Renewables, and particularly solar, form a large part of the changes required to meet whatever scenario that the IEA is contemplating, although the graph above shows a more modest additions, and barely any capacity removal in its central stated policies (STEPS) scenario.
With that STEPS in mind, it is interesting to note that the IEA has upgraded its forecast for electricity generation from non-hydro renewables in 2040, which is now 8 per cent higher than expected last year and 22 per cent above its estimates of 2018, according to Carbon Brief, with solar expected to produce 43 per cent more, even in the central scenario.
Researchers at Carbon Brief have also is now seen reaching 12,872 terawatt hours (TWh) in the STEPS, up from 2,873TWh today. This is some 8% higher than expected last year and 22% above the level expected in 2018’s outlook, with solar – dubbed by the IEA as the new “king of electricity” – expected to produce 43 per cent more, even in the central scenario.
“This means they overtake coal as the world’s largest source of power by 2025, outpacing the “accelerated case” set out by the agency just a year ago,” Carbon Brief notes.
That translates into record-breaking additions of new solar capacity in every year from 2020, and contrasts with the IEA’s previous assumptions that solar additions would flatline into the future.
And to reinforce IEA’s history of misreading solar, Carbon Brief have produced this graph below, which tallies its predictions over the last 11 years, since WEO 2009, and what actually transpired (the thick red line).

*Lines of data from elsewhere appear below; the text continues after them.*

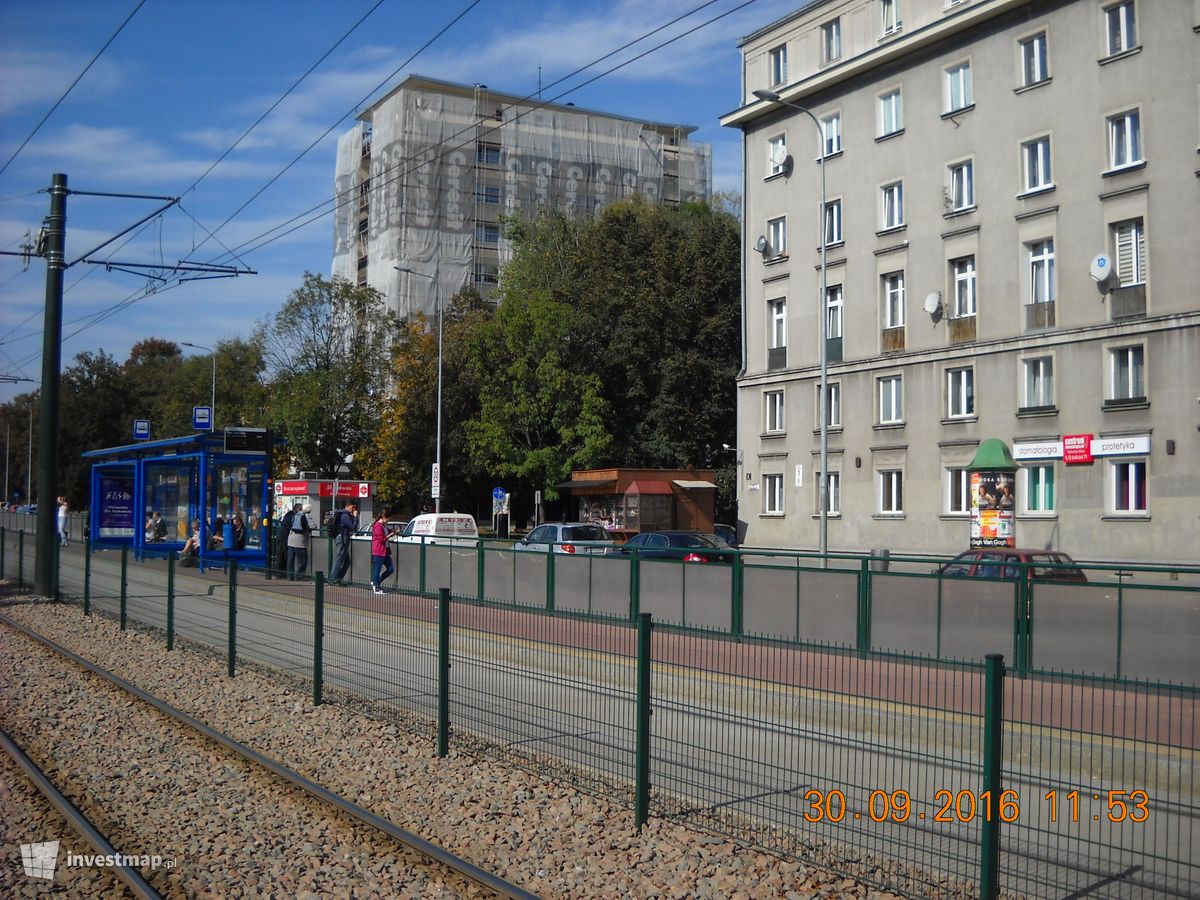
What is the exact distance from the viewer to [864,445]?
38438mm

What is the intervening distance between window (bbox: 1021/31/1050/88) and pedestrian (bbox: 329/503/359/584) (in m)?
22.9

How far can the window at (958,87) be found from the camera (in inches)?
1394

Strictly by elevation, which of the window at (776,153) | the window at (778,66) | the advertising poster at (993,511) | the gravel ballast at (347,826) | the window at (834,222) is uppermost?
the window at (778,66)

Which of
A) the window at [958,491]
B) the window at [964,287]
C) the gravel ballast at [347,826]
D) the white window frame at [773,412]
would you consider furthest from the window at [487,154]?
the gravel ballast at [347,826]

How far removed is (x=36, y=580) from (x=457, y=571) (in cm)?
849

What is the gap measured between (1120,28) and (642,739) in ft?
100

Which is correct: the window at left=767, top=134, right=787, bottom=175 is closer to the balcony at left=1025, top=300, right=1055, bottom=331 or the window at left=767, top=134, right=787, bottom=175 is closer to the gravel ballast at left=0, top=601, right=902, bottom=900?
the balcony at left=1025, top=300, right=1055, bottom=331

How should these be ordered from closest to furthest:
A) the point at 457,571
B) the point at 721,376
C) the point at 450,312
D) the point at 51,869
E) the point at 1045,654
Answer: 1. the point at 51,869
2. the point at 1045,654
3. the point at 457,571
4. the point at 721,376
5. the point at 450,312

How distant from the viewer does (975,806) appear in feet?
19.5

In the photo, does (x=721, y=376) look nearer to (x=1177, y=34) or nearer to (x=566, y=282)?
(x=566, y=282)

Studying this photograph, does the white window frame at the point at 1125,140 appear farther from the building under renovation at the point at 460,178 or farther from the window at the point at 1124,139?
the building under renovation at the point at 460,178

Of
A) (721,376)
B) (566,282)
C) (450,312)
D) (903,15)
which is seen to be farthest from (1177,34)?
(450,312)

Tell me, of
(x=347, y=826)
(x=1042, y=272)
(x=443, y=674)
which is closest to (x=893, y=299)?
(x=1042, y=272)

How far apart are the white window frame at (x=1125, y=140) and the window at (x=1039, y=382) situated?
5532 millimetres
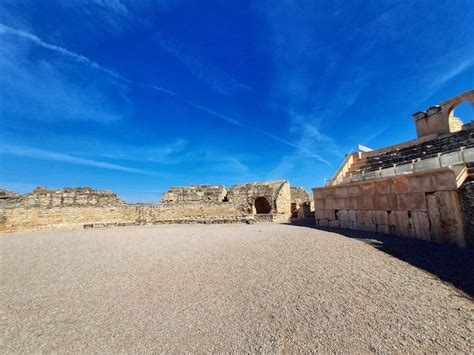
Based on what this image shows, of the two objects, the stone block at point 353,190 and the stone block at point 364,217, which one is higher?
the stone block at point 353,190

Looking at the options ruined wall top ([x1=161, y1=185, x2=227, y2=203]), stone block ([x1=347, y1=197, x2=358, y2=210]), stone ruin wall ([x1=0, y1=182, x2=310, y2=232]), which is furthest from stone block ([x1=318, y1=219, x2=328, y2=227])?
ruined wall top ([x1=161, y1=185, x2=227, y2=203])

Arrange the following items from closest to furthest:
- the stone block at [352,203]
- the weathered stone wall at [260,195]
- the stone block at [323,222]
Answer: the stone block at [352,203]
the stone block at [323,222]
the weathered stone wall at [260,195]

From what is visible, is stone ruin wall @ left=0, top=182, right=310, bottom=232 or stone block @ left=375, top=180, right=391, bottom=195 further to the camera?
stone ruin wall @ left=0, top=182, right=310, bottom=232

The forecasts made for solar over the last decade look ridiculous, and always assume a flatline. The total capacity of installed solar is now higher than the 2040 forecasts for any year including 2018. And remember, the forecasts in black are for the central scenarios. The need for the sustainable development and NZE2050 scenarios, which are not published, would be significantly higher.
It is that heroic effort to pretend that solar, and wind for that matter, are not an economic threat, which has assisted the fossil fuel industry’s efforts to pull the wool over the eyes of both investors and governments, and has have left some countries, including Australia, scrambling to prepare their grids for what many analysts have been insisting for many years is inevitable.